Working in an adoption agency is hard work. The workers got into the business so that they could be a part of the grand hope of taking care of orphans in their distress. The overwhelming vast majority of workers get involved not because it will provide a lucrative future, but because they long to see homeless children find loving homes. Teachers teach not because the money is big, but because the joy of seeing students learn, and change, and grow is worth more than a huge 401K or a vacation home. Adoption workers work for similar reasons.

Adoption workers love children. They love adoption. They love orphans joining a family. They love playing a role in the story of love and redemption. When an adoption of an orphan does not go through, they hurt for the orphan beyond expression. The baby in Orlando was not being placed. The workers hurt, and worked with even more resolve to find a home.

The lady who conducted our home study had a relationship with the agency in Orlando trying to find a home. The agency called her and asked if she knew of anyone here in Atlanta who might consider adopting a week old African-American boy. She thought of us and told the agency she would call back and let them know our response.

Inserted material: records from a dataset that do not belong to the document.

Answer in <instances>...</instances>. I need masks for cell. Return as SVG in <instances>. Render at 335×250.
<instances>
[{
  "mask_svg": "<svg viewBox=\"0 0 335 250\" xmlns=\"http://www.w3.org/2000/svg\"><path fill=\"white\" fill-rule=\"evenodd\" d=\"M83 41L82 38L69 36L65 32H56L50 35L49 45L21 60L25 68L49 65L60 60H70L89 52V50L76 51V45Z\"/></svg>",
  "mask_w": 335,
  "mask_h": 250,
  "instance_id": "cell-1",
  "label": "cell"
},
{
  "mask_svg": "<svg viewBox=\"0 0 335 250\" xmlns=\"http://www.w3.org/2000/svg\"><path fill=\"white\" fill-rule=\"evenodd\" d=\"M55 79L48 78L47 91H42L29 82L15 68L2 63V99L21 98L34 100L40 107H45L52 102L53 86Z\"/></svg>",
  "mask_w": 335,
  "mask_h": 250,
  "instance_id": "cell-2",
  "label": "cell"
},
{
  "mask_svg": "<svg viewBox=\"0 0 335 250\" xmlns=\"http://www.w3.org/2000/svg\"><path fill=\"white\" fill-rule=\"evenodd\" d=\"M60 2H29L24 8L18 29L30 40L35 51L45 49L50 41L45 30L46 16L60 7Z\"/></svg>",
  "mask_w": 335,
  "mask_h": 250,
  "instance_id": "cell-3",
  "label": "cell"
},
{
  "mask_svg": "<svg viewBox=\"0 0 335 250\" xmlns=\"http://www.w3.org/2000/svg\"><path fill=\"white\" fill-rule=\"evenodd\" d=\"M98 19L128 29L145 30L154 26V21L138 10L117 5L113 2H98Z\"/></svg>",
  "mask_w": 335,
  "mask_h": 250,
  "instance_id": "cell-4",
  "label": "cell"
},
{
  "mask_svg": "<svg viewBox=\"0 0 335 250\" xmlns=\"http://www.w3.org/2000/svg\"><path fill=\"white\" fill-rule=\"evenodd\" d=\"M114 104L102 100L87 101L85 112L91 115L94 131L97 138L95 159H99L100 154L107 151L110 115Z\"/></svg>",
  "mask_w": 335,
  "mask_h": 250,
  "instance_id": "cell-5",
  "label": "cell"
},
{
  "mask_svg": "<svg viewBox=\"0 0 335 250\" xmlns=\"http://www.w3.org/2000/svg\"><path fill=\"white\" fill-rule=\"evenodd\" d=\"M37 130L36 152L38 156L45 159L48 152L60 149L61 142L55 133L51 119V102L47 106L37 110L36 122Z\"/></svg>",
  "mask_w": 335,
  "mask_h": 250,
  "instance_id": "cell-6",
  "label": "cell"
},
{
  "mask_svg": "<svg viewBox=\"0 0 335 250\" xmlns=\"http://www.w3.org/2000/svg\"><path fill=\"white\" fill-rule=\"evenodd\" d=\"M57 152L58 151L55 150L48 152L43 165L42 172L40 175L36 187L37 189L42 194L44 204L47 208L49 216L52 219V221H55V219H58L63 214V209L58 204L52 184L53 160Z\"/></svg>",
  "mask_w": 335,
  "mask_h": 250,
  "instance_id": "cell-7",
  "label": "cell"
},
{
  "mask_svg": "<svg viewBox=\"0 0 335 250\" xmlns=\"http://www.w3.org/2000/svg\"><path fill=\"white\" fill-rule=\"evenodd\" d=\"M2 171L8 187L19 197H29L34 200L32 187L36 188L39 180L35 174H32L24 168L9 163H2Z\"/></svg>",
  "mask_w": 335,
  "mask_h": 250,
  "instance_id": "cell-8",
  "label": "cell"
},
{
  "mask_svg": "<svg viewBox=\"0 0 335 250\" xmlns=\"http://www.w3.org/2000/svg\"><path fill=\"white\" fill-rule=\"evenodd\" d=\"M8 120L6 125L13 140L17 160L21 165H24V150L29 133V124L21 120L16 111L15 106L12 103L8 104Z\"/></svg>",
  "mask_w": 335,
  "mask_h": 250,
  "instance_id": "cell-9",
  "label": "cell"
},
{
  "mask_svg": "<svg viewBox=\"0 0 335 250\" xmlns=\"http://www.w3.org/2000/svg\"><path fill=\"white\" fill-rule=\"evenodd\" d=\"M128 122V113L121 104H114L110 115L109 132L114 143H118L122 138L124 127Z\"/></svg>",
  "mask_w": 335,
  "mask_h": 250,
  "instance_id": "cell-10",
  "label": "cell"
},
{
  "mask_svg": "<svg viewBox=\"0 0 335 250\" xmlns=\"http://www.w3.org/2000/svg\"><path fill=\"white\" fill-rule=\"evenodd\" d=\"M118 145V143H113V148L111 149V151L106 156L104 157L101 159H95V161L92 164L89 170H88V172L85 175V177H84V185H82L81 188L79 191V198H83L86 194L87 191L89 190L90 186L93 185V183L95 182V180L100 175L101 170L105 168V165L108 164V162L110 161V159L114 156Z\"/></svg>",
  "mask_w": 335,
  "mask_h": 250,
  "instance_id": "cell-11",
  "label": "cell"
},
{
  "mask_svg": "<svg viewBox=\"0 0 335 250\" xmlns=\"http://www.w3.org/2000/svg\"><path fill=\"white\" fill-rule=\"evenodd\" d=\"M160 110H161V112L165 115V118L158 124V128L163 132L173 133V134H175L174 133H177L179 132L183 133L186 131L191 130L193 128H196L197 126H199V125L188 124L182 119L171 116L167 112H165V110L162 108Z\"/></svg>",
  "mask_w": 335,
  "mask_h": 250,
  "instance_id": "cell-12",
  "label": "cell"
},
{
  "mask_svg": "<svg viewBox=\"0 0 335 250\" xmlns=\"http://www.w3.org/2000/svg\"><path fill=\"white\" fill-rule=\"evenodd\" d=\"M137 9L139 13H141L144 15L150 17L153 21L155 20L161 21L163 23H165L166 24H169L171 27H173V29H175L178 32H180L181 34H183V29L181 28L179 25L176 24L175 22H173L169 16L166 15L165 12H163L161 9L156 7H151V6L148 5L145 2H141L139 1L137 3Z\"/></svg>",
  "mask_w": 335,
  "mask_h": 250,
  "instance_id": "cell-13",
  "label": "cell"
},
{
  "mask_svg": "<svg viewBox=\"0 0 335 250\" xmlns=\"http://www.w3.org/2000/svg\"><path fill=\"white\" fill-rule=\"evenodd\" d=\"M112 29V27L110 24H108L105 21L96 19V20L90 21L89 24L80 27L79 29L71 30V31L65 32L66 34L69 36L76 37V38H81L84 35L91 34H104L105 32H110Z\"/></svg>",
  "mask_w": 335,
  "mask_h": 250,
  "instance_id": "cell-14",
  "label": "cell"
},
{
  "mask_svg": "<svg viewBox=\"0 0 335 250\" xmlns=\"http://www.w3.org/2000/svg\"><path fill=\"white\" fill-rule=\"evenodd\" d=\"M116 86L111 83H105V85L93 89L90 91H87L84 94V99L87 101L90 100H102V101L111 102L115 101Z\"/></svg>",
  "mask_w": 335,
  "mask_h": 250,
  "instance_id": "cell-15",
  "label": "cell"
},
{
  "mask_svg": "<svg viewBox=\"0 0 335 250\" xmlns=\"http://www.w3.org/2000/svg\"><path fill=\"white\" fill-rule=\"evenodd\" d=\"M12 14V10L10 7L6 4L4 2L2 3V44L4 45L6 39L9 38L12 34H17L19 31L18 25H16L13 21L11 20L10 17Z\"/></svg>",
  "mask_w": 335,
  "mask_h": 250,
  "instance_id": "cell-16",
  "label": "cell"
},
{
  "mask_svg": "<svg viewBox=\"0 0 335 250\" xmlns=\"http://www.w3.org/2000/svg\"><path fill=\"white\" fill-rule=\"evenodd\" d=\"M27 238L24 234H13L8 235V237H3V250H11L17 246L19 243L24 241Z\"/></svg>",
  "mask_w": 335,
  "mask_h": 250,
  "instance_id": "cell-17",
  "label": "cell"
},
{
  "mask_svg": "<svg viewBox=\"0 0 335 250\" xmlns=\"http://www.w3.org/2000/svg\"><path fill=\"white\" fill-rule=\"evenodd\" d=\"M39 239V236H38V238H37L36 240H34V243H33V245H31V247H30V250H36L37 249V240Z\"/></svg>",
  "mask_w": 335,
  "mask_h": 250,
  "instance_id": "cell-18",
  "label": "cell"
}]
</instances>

They waited on pins and needles. She called them back and said we were willing to talk.

Immediately, the lady working overtime for this boy called and talked with Judith. She said the birthmother was hoping for a family who were African-American or already had an African-American family member in it. The worker described him with detail. His looks, his personality, his large feet were all things that the short term foster care family, as well as she, had become so endeared to.

The words that every adoption worker knows are coming from many families came from me. “We would like to do this, but the fees are beyond what we can meet.” Adoption agencies raise money. They raise money so that the legal fees, the medical fees, the minimal salaries, and the large expenses can be minimized when these costs are passed on to the adoptive families.

I gave her the maximum amount we could afford. It was truly our maximum. There was no bidding on either side. This was not a piece of jewelry we were trying to get at the lowest possible price while in the markets in Mexico. This was a child whom the agency and the adoptive family were trying to put into loving arms.

The agency has to make money. If they lose money continuously, then they are forced out of the dream of taking care of orphans. Without money, they cannot do what they long to do. So the dilemma is how to place a boy into a home that wants him, without damaging future opportunities to bring more children into homes that want them.

The head of the agency and the staff in Orlando prayed and weighed the cost. They determined, in this case, the risk was worth taking. The loss to them was worth the gain to us. This cannot always happen. But this time it would happen. So on November 5, 2006 Judith and I left Dawson, Smyth, and Davis with their grandmother, drove to Orlando, gave the maximum amount we could give, and adopted our 4th son.

His name is Emerson. That is a family name on Judith’s side and the family name of our physical therapist that loved and pushed the twins to grow and develop. That name also represents all the therapists who worked with them. They all loved and pushed our boys.

The agency working in Africa gladly put everything on hold. We knew we would return to them one day soon. We knew we would eventually go to Ethiopia and adopt another son. In the Spring of 2008 we picked back up where we left off. They called to see if we were ready. The need had grown. Their hearts had grown. So they asked if we would consider two more boys instead of just one. Our response was, “Absolutely!”

It’s not just parents and orphans who long for adoption. Adoption agencies, therapists, social workers, and others all play a role in taking care of orphans in their distress. We are indebted more than we could ever pay. These people need money to continue; but, their real reward is in watching boys like Emerson take on last names like McNeely. They find a way to scrape by so that the barren will no longer be childless and the orphan will no longer be fatherless.